Dangerous Animals (Movie Review)

After a decade-long silence, Sean Byrne resurfaces with Dangerous Animals, a savage and stylish return to form that proves the Horror auteur has not lost his bite. Known for 2009’s The Loved Ones and 2015’s The Devil’s Candy, Byrne once again blends psychological torment with visceral Horror—this time, at sea. When Zephyr, a savvy and free-spirited surfer, is abducted by a shark-obsessed serial killer and held captive on his drifting boat, her fight for survival becomes a desperate race against time. With a ritualistic feeding looming and the ocean teeming with hungry sharks below, Dangerous Animals turns the predator-prey dynamic on its head.

Dangerous Animals 2025
Dangerous Animals / IFC Films and Shudder (2025) 

A gripping aquatic nightmare hitting theaters Friday, June 6, 2025, through IFC Films and Shudder, Dangerous Animals feels as though we have entered an era of relentlessly bleak Horror storytelling, where despair, isolation, and the breakdown of humanity take center stage. Perhaps it is a reflection of the collective unease bubbling beneath the surface of our cultural psyche: climate anxiety, societal fragmentation, and a growing fear that the real monsters are not supernatural, but human. Dangerous Animals fits squarely into this trend, offering a stripped-down survival nightmare that is as psychologically harrowing as it is physically brutal.

Starring Hassie Harrison (Yellowstone series, Quasi 2023) as the strong-willed heroine Zephyr and Jai Courtney (Terminator Genisys 2015, Suicide Squad 2016) as the maniacal Tucker, the film unfolds as a relentless cat-and-mouse game, thrilling in its execution yet deeply soul-crushing in its sense of hopelessness. Courtney brings a captivating blend of brash charisma and cunning menace to Tucker, making him both magnetic and chilling while elevating every scene with unpredictable intensity.

Dangerous Animals 2025
Dangerous Animals / IFC Films and Shudder (2025)

Amid the unyielding darkness, the story offers one unexpected glimmer of hope: the sexy and unexpectedly romantic Moses, played by Josh Heuston (Thor: Love and Thunder 2022, Dune: Prophecy series). After being ghosted before breakfast by Zephyr, Moses decides to investigate. It may take a slight suspension of disbelief to buy that he would go searching for a girl he just met. Still, this narrative leap serves as a necessary catalyst for what’s to come—and injects a much-needed spark of warmth into the film’s otherwise relentless tone, even if it occasionally veers toward the saccharine.
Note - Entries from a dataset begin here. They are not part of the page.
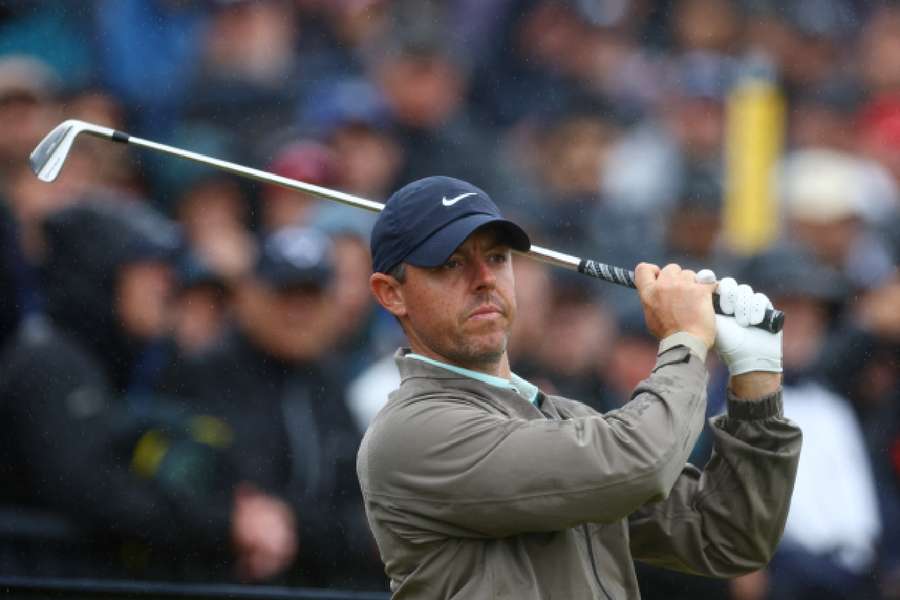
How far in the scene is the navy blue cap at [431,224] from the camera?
7.25ft

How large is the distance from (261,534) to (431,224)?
1.80 metres

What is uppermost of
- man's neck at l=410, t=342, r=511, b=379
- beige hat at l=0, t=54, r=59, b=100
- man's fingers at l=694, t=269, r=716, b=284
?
beige hat at l=0, t=54, r=59, b=100

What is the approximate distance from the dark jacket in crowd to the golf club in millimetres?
983

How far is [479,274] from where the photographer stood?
2.25 m

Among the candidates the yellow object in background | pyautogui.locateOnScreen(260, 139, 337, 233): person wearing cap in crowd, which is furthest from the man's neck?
the yellow object in background

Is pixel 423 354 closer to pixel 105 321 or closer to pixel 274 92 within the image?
pixel 105 321

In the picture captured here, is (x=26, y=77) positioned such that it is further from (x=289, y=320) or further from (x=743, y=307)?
(x=743, y=307)

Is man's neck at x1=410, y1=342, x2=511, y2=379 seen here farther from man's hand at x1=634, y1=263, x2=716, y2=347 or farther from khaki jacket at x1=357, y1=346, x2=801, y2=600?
man's hand at x1=634, y1=263, x2=716, y2=347

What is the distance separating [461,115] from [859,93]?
4.39 feet

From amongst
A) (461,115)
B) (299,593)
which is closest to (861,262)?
(461,115)

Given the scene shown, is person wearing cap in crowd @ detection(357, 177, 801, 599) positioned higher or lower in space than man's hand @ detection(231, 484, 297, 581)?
higher

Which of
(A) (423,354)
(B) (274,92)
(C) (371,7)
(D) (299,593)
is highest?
(C) (371,7)

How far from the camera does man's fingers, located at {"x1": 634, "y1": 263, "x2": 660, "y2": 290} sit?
89.5 inches

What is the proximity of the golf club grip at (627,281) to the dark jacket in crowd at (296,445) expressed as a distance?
1.58 meters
While Dangerous Animals may not offer the most compelling dialogue, it makes up for it with a fast-paced narrative and gore that recalls the Saw and Hostel franchises. The writing rarely pauses for levity and seldom digs deeper than surface thrills. This approach keeps the story moving and ensures a tense, adrenaline-fueled ride, but it also means the film misses a chance to fully explore its underlying theme—that man himself is the true predator. Still, the film does not shy away from some truly harrowing scenes of savage violence. Horror fans who crave inventive and gruesome kills will find plenty to feast on here.

Dangerous Animals 2025
Dangerous Animals / IFC Films and Shudder (2025)
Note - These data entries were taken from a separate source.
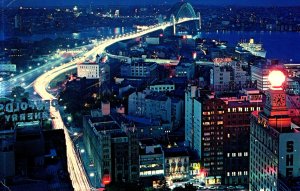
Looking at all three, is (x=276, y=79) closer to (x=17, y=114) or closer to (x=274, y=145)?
(x=274, y=145)

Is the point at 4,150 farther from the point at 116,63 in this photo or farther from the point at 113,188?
the point at 116,63

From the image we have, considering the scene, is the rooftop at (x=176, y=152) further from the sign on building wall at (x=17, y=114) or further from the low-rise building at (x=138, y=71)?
the low-rise building at (x=138, y=71)

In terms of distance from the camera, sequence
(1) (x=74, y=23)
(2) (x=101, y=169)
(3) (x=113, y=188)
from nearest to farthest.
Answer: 1. (3) (x=113, y=188)
2. (2) (x=101, y=169)
3. (1) (x=74, y=23)

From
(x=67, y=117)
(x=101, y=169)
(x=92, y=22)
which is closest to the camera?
(x=101, y=169)

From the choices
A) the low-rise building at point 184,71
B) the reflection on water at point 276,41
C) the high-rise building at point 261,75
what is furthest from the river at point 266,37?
the high-rise building at point 261,75

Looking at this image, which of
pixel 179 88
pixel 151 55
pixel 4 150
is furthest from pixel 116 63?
pixel 4 150

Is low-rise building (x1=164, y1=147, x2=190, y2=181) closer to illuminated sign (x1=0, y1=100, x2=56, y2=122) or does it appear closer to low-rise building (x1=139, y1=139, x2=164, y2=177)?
low-rise building (x1=139, y1=139, x2=164, y2=177)

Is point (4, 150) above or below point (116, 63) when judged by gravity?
above
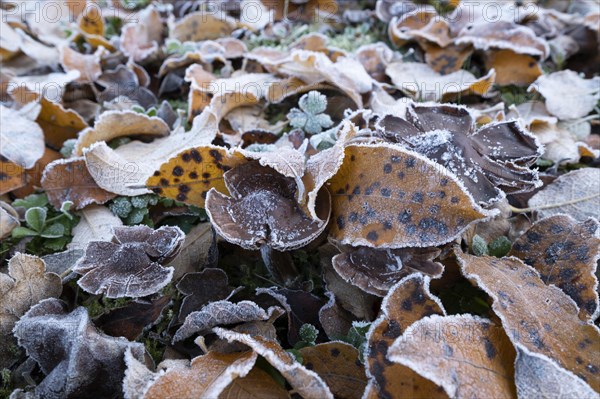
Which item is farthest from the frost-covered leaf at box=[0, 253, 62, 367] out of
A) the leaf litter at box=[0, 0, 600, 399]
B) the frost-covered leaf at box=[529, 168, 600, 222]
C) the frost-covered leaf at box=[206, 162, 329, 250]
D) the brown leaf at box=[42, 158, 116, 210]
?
the frost-covered leaf at box=[529, 168, 600, 222]

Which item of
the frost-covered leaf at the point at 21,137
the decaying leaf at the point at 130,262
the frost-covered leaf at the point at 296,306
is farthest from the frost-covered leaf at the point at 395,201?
the frost-covered leaf at the point at 21,137

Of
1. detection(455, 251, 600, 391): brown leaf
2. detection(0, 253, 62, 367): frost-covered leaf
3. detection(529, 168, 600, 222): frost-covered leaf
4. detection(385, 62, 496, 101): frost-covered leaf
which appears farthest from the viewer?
detection(385, 62, 496, 101): frost-covered leaf

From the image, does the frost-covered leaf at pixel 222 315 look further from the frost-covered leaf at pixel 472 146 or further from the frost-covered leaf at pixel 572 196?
the frost-covered leaf at pixel 572 196

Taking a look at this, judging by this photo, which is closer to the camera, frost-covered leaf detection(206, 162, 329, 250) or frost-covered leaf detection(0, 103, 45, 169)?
frost-covered leaf detection(206, 162, 329, 250)

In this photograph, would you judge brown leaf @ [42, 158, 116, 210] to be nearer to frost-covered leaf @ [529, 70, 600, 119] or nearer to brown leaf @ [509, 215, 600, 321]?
brown leaf @ [509, 215, 600, 321]

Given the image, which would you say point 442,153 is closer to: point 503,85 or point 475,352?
point 475,352

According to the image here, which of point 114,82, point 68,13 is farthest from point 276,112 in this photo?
point 68,13
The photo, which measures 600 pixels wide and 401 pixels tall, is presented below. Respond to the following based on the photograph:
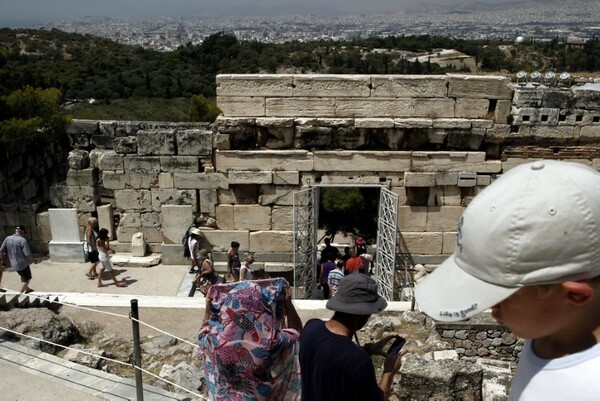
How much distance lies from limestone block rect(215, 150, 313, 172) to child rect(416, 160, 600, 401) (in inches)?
360

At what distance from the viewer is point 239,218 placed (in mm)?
11609

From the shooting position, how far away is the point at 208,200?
1159 cm

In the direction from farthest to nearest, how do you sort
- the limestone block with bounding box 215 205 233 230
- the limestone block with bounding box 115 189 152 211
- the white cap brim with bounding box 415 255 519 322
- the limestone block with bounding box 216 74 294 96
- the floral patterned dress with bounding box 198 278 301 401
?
1. the limestone block with bounding box 115 189 152 211
2. the limestone block with bounding box 215 205 233 230
3. the limestone block with bounding box 216 74 294 96
4. the floral patterned dress with bounding box 198 278 301 401
5. the white cap brim with bounding box 415 255 519 322

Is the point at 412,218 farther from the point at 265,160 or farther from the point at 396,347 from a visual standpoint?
the point at 396,347

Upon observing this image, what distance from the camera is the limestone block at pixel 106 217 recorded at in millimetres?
12088

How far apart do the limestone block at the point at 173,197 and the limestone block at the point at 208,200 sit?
122mm

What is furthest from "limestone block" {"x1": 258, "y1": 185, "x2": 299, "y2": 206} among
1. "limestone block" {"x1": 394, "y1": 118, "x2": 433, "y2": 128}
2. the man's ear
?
the man's ear

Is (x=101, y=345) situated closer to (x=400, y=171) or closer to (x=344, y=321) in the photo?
(x=344, y=321)

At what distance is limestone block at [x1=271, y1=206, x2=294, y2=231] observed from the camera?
37.7 feet

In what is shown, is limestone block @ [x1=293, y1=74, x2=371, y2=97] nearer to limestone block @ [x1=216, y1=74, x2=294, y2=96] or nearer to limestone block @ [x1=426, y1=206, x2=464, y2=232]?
limestone block @ [x1=216, y1=74, x2=294, y2=96]

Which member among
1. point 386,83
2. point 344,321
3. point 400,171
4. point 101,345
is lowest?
point 101,345

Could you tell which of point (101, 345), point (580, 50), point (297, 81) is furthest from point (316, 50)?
point (101, 345)

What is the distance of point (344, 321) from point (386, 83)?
309 inches

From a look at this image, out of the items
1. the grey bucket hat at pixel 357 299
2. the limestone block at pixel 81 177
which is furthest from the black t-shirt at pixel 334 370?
the limestone block at pixel 81 177
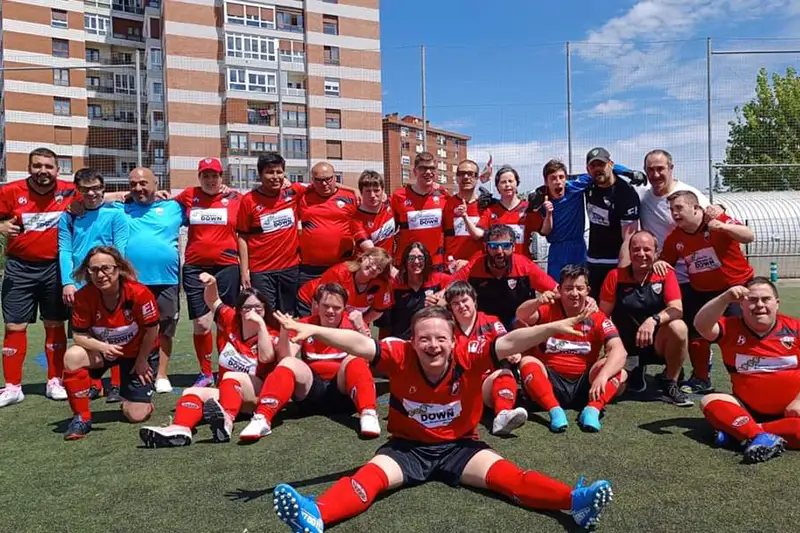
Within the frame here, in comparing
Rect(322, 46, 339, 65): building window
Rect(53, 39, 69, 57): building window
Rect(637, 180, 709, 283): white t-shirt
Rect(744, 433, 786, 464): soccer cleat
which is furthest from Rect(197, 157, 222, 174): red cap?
Rect(53, 39, 69, 57): building window

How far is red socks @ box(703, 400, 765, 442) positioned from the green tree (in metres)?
10.6

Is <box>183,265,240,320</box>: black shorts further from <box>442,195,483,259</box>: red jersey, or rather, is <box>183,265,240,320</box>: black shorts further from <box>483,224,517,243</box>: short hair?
<box>483,224,517,243</box>: short hair

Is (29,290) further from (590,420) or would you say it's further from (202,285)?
(590,420)

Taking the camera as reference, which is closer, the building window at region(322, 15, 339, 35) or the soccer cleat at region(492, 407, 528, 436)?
the soccer cleat at region(492, 407, 528, 436)

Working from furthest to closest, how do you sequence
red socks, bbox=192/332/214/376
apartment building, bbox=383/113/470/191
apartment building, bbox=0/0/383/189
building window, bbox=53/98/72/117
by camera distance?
building window, bbox=53/98/72/117
apartment building, bbox=0/0/383/189
apartment building, bbox=383/113/470/191
red socks, bbox=192/332/214/376

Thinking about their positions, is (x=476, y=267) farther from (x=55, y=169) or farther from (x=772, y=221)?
(x=772, y=221)

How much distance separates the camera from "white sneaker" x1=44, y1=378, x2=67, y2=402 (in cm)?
504

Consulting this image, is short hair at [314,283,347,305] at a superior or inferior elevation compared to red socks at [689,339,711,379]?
superior

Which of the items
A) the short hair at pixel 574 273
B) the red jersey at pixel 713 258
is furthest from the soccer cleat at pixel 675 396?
the short hair at pixel 574 273

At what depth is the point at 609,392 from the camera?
13.3 feet

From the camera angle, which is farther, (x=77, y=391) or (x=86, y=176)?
(x=86, y=176)

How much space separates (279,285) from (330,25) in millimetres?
35406

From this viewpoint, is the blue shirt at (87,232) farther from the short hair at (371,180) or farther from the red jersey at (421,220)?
the red jersey at (421,220)

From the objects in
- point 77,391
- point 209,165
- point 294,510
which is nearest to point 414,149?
point 209,165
One of the film’s greatest strengths is its use of setting. Dangerous Animals expertly leverages its cramped quarters and isolated location to escalate suspense, trapping the characters near danger both above and beneath the water’s surface. Just when it seems the victims might slip away from Tucker, the vastness of the open ocean—and the smallness of the boat—reminds the audience how few options remain, keeping the tension taut and the stakes relentlessly high. 
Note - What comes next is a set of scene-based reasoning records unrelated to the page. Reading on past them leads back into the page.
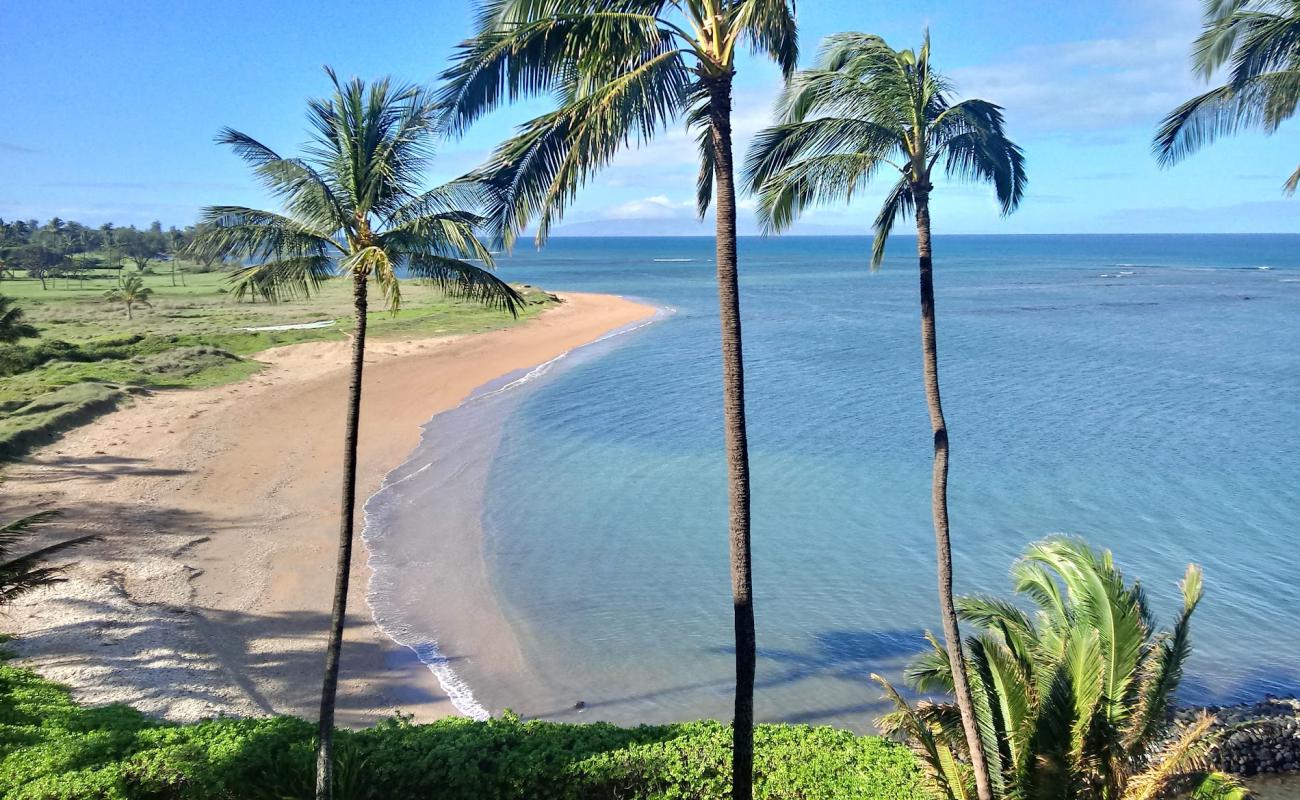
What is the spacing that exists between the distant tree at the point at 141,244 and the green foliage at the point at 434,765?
109370 millimetres

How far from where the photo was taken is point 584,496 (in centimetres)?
2414

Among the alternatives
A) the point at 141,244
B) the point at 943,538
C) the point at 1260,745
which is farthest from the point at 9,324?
the point at 141,244

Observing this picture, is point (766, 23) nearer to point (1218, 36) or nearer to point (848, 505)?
point (1218, 36)

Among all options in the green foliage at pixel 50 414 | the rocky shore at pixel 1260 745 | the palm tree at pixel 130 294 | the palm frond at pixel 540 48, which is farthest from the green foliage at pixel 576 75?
the palm tree at pixel 130 294

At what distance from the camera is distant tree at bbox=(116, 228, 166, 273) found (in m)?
108

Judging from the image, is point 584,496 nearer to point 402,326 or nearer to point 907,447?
point 907,447

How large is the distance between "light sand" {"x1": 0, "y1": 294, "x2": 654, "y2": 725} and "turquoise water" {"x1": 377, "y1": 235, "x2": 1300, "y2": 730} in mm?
Answer: 2415

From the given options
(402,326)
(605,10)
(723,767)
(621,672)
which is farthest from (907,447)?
(402,326)

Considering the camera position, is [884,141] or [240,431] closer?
[884,141]

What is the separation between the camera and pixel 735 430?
7.66 metres

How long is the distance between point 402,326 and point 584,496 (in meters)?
34.5

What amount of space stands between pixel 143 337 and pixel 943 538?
4617 cm

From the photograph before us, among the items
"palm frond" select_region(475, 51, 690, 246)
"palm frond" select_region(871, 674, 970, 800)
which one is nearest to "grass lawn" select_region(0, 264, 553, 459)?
"palm frond" select_region(475, 51, 690, 246)

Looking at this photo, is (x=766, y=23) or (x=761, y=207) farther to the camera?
(x=761, y=207)
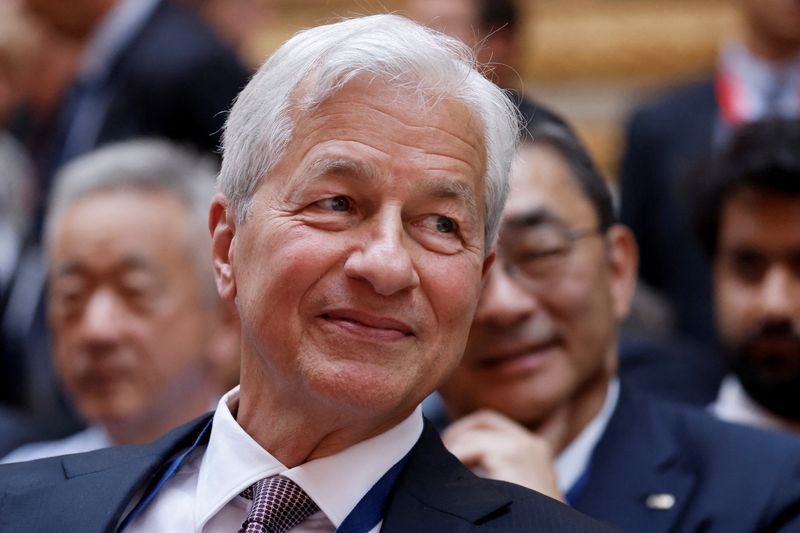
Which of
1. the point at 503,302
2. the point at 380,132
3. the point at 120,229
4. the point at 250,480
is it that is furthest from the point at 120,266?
the point at 380,132

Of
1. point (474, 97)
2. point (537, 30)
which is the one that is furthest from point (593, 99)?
point (474, 97)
The film’s finale will have audiences on the edge of their seats, masterfully sustaining the uncertainty that has been building throughout. By this point, Dangerous Animals has made it clear that both hope and Horror remain equally possible, and the outcome feels genuinely unpredictable, keeping viewers hooked until the very last moment. It is exciting to see a fresh take on the serial killer Horror genre, proving that the genre still has plenty of terrifying stories left to tell—and plenty of nightmares left to inspire. This is why Cryptic Rock gives Dangerous Animals 3.5 out of 5 stars.